I count myself among that group, and I occasionally write about some of the excessive safety/nanny measures that our friends in St. Paul and Washington are contemplating.
So it surprised me when I did not immediately agree with a bill that, should it become law, would tell Minnesota law enforcement agencies to stop cracking down on those who don’t wear their seat belts.
It’s rather widely recognized these days that driving (or riding) without a seatbelt is unwise — and, indeed, a good way to ensure that merely a bad accident will be elevated to “fatal.” In fact, it’s so obvious that it would be easy to argue that anyone who chooses not to wear a seatbelt pretty much deserves whatever consequences life dishes out as a result.
Or, to put it another way, the only one who not wearing a seatbelt hurts is the one who doesn’t wear it. That’s pretty much what the reduced-enforcement bill seems to mean when it says, “seat belt violations do not constitute a hazard to the traveling public.”
And let’s face it, Minnesota is rather inconsistent when it comes to being a nanny state. If we were doing a first-rate job of protecting fools from themselves, we would require motorcyclists to wear helmets.
Yet for all that our state’s seat belt laws are an intrusion into the privacy of our cars and trucks, for all that they only require something that anyone with half a brain would do anyway, for all that they are the ultimate in nannying … it’s hard to feel good about taking a step back.

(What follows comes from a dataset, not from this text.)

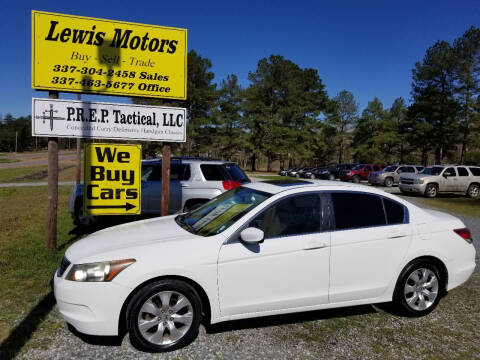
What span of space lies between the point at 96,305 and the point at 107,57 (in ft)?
16.0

Unlike laws that might actually help one person every 100 years, while inconveniencing tens of thousands, seat belt use does work. When a seatbelt is in place during a crash, it often saves a life. It happens over and over again, every year, right here in Austin and throughout the country. That’s a big deal.
There’s also an economic argument. Although the bill’s author seems to believe that it will save money to stop enforcing seat belt laws, it wouldn’t take many fatal crashes to push law enforcement’s costs and workloads well beyond that of a few seat belt sweeps.
One Herald web sit reader explained it clearly, and graphically, in a comment about our story on the law: “Ever rolled up on an accident? A bad one? One that they were not wearing their seat belts? Ever had the pleasure of looking for a lady’s husband in the dark …? I found him 100 feet away, unrecognizable, because he got ejected and the car, his own car rolled over him, killing him.
“I would rather see law enforcement spending time running down drug dealers and thieves over spending hours writing reports about accidents.”
The fact that most law enforcement leaders, the ones who have to figure out how to stretch limited resources to meet many demands, favor seatbelt enforcement ought also to be a clue.
Being forced to do the smart, safe thing is always annoying and not something we want the government doing to us. Seat belt laws are the exception that proves the rule.